-- INSTRUCTION --
Rewrite the listing below, swapping "camera" for "viewer" and leaving everything else as is.

Spatial reasoning dataset excerpts
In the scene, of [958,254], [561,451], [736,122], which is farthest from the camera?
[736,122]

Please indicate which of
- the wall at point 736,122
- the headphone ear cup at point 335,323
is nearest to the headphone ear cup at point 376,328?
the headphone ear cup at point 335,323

-- WRITTEN REPLY --
In the scene, of [958,254], [561,451], [736,122], which is farthest from the viewer?
[736,122]

Please indicate which of
- the wall at point 736,122
- the headphone ear cup at point 335,323
is nearest to the headphone ear cup at point 376,328?
the headphone ear cup at point 335,323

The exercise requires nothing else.